Tony Antoniazzi has never answered my letter. Further, he has never publicly acknowledged whether or not he has traded in the shares of his brother’s companies, each of which has lost over 90 percent of its value. Those who harbour qualms with regard to asking publicly elected officials about their investments might consider U.S. President Donald Trump and U.S. Senator Bernie Sanders, and almost all other U.S. politicians, who publicly disclose their investment holdings.

Questioning a mayoral candidate about his investment holdings, particularly in the face of a suspicious death, is the job of journalists, which, quite frankly, this writer is amazed that the local Kirkland Lake newspaper, the Northern News, has not once taken part in, and has, instead, printed articles of a seeming flim flam nature covering stock offerings from companies comparable to Opawica and RT Minerals like Kerr Mines Inc., the stock of which has lost almost all of its value.
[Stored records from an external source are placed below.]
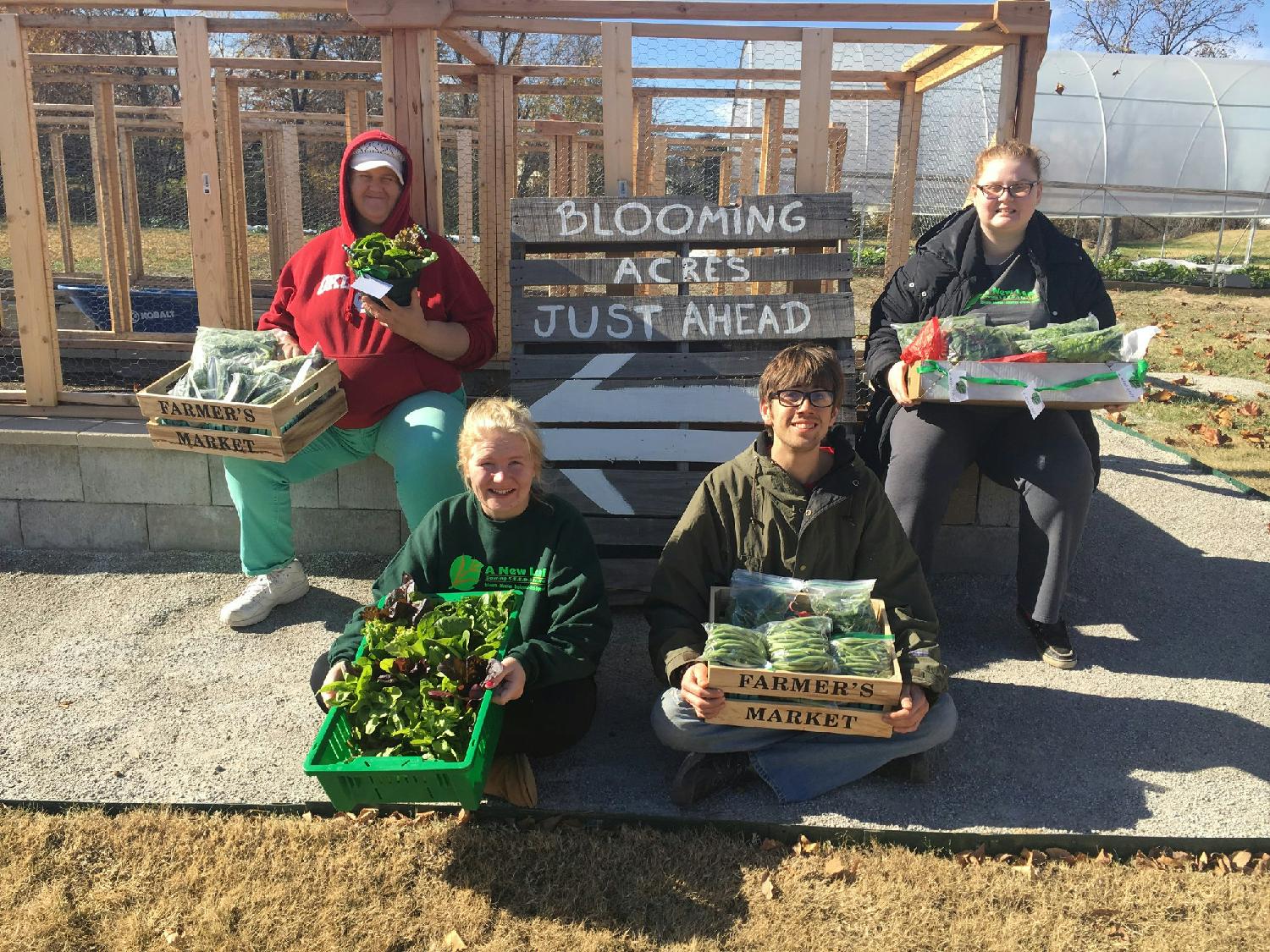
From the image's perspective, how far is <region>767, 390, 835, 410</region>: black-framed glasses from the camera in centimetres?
302

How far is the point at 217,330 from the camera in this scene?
13.7 feet

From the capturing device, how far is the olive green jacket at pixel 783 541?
10.4ft

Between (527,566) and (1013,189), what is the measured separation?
2.39m

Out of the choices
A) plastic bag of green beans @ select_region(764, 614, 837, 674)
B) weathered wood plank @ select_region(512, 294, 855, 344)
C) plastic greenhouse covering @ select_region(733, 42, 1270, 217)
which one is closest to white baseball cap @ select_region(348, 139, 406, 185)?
weathered wood plank @ select_region(512, 294, 855, 344)

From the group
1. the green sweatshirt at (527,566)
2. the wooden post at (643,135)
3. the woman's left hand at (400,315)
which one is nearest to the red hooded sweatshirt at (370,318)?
the woman's left hand at (400,315)

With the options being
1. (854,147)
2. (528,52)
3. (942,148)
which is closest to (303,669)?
(942,148)

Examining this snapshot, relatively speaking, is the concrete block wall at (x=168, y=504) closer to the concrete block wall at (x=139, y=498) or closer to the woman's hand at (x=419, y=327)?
the concrete block wall at (x=139, y=498)

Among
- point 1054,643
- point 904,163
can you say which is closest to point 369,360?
point 1054,643

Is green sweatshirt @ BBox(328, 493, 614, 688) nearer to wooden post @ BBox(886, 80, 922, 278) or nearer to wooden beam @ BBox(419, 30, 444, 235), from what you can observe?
wooden beam @ BBox(419, 30, 444, 235)

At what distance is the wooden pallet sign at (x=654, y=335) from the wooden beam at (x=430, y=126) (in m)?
0.49

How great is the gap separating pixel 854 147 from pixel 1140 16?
97.4 feet

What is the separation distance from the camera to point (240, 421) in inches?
147

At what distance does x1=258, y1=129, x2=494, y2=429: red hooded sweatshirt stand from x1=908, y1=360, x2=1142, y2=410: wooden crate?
74.8 inches

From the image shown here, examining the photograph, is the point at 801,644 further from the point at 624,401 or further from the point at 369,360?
the point at 369,360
I do not believe that the recent retirement of Rick Owen, the writer responsible for many of these pieces with the Northern News, and my arrival on the northern Ontario reporting scene, is a coincidence.

From 2008 to present, companies associated with Paul Antoniazzi, RT Minerals, Opawica Explorations, and Affinity Gold have each offered numerous private placements, to a number of different investors. This writer finds the timing of the August 22, 2008 RT Minerals IPO, just weeks before Nadine Antoniazzi’s death, particularly intriguing.

In my January 20, 2017 report to Canadian Minister of Public Safety Ralph Goodale, as well as numerous articles with Blasting News, I have detailed how the issuers and distributors of the stocks of companies which go on to lose most of their value may be faced with motive to commit nefarious acts.

For example, one hypothetical, though plausible, scenario, among many, could have seen Paul and Wayne promoting RT Minerals or Opawica Explorations shares to customers of the Kirkland Lake IDA Pharmacy. If Nadine Antoniazzi were to intentionally, or inadvertently, expose, or threaten to expose, the nature of the shares that went on to lose most of their value, Paul, Wayne, and possibly others, could conceivably be seen with motive to conceal this, plausibly by murdering her. It is also conceivable that Nadine Antoniazzi took her own life out of simple disgust with her husband’s business dealings.